Monday, May. 31, 1976

The $390,000 Man

It is well after the late news and deep into the monster-movie hours, the time when TV punishes insomniacs with ads for truck drivers' academies and once-in-a-lifetime offers--"Send $6.98 for records, $8.98 for eight-track tapes" --for Tchaikovsky's Greatest Hits and the Best of Connie Francis. Suddenly, a smoothly handsome, oddly familiar-looking young crooner appears on a softly back-lighted stage. While he pumps a microphone and purrs out a ballad, viewers begin to wonder: Como's kid brother maybe? An Italian Goulet? Then on comes the voiceover, hailing the "mood rock" sound of that nationwide heartthrob, Peter Lemongello.

Peter who? Lemongello, 29, is a bland-voiced but relentlessly enterprising tenor from Islip, Long Island. For years he struggled to build a career--through such gimmicks as sending out little boxes of lemon Jell-O to deejays and record-company executives to remind them, should the occasion arise, how to pronounce his name. Now Lemongello and some home-town backers have forcefully raised the momentous question: Can an independent singer hit the big time by marketing himself like so much, well, JellO?

In 1974 Lemongello decided that his eight-year struggle to become a nationwide singing idol was hopeless. Too bad, because he certainly looked the part, with his long brown Prince Valiant locks, rosebud lips and gray-green almond-shaped eyes. He had also had all the prescribed early breaks. He had been "discovered" on the Tonight Show four times, sung with Don Rickles in Reno and Vegas, played the Copa, Jimmy's and the Rainbow Room in Manhattan, signed a $7,500 contract with Epic Records and toured the top spas on the Borscht Belt.

Selling Eggs. But it all turned sour. Tonight said "Enough." Rickles replaced him with Vic Damone. His record contract, after studio and musician costs were paid, netted him $180 and produced one single that tested well in Omaha but died in Atlanta--after which Epic dropped him too. Even in the Catskills, audiences played mah-jongg while he sang them love ballads, and they clacked their tiles on the table to show their bored approval.
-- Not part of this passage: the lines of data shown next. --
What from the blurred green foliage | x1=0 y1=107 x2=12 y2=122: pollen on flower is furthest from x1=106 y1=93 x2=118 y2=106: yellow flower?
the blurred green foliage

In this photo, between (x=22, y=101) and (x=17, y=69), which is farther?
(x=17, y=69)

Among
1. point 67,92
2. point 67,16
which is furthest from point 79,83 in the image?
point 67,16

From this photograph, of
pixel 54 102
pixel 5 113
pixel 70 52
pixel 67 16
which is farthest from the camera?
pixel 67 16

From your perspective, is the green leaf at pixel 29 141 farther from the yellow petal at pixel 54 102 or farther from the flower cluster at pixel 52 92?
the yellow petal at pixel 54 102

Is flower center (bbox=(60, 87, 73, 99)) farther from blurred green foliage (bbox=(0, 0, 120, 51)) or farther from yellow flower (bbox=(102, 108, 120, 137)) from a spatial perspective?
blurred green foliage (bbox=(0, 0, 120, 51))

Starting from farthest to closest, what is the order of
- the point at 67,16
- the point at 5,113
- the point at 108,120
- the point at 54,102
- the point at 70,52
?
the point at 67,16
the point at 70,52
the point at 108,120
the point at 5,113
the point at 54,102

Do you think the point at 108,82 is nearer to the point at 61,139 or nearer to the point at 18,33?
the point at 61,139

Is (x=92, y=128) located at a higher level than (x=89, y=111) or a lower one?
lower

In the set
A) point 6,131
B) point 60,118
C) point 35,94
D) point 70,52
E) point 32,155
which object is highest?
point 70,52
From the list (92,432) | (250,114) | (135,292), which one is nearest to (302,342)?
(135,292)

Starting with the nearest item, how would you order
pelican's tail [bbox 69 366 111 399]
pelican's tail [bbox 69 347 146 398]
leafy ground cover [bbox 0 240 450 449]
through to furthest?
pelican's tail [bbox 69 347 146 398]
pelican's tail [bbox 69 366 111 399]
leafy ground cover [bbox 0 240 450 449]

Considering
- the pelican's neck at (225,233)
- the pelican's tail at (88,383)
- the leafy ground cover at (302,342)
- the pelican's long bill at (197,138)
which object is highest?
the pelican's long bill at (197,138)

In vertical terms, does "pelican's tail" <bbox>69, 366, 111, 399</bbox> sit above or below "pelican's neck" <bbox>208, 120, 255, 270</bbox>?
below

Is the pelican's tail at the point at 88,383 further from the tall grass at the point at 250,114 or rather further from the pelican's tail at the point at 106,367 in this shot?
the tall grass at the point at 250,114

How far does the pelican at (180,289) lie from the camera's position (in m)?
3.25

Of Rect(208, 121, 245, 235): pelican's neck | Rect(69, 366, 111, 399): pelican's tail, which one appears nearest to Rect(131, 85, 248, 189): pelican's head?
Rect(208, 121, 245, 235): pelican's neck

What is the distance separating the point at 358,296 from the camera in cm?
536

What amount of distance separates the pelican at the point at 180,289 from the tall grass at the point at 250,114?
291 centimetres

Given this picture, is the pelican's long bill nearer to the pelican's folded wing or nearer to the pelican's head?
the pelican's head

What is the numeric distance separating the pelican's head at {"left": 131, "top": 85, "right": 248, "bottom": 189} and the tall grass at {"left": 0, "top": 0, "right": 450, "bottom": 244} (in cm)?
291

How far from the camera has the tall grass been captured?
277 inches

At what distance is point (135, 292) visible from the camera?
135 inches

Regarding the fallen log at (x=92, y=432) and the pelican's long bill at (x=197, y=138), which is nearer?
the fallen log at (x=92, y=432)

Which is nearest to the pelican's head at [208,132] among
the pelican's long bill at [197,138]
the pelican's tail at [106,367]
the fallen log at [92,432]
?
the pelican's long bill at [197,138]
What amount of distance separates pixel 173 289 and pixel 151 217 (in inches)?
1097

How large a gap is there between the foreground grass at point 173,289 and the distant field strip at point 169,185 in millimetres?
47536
He quit, he says, "in disgust and revulsion."

But while he was bombing in show business, Lemongello was succeeding in a lot of other fields. In Islip, he turned an egg-selling job into a distributorship, using the profits to invest in some gas stations, which he then swapped for a chain of coin-operated laundries. He was moving into land speculation and home building when he told the local Islip banker who was financing his housing deals about his moribund career as a crooner. The banker gave him an idea: If he could sell eggs and laundries and houses, why not himself?

Lemongello and his banker chum formed a corporation and invested $32,000 in a one-shot showcase performance at the Westbury Music Fair, a theater near Islip, aimed at attracting other partners. They found six, among them the owner of a Long Island Midas Muffler franchise and an Islip doctor. The six put up $390,000, and Lemongello worked out a plan to hit the New York metropolitan-area market, as he puts it, "like a slow-release time bomb." He cut a two-record album, Love 76, then in January activated his bomb: a 13-week, $187,000 campaign jamming all six New York City TV channels with 70 to 100 commercials a week.

They worked: Lemongello fans were born. One Brooklyn girl started staying up until 4:30 a.m. just to see his one-minute ad on TV. Another kissed the tube whenever he appeared. He booked a concert at Manhattan's Lincoln Center, and it sold out. Westbury asked him back for a one-week gig for $100,000. Love 76 has sold 43,000 copies, through mail orders drawn by the TV spots. Lemongello was becoming a household word of sorts--at least in New York, New Jersey and Connecticut. But, as he ruefully admitted, "if you mentioned my name in Philadelphia, no one would know me." He realized that unless he could get a recording contract, his instant success would evaporate.

Chance to Buy. So last month Lemongello took his pitch to Los Angeles and Las Vegas with a $210,000 TV-commercial campaign. If that did not bring the record companies to their knees, promised Lemongello's banker friend, it would be on to Chicago and Texas and Florida: "We'll take him to eight or twelve cities, if necessary, to give people a chance to buy our product."

Last week Private Stock, a scrambling, young recording company that handles Frankie Valli, Jose Feliciano and the Troggs, signed on Lemongello. His backers in Long Island--not to mention viewers in Chicago, Texas and Florida--can relax for a while.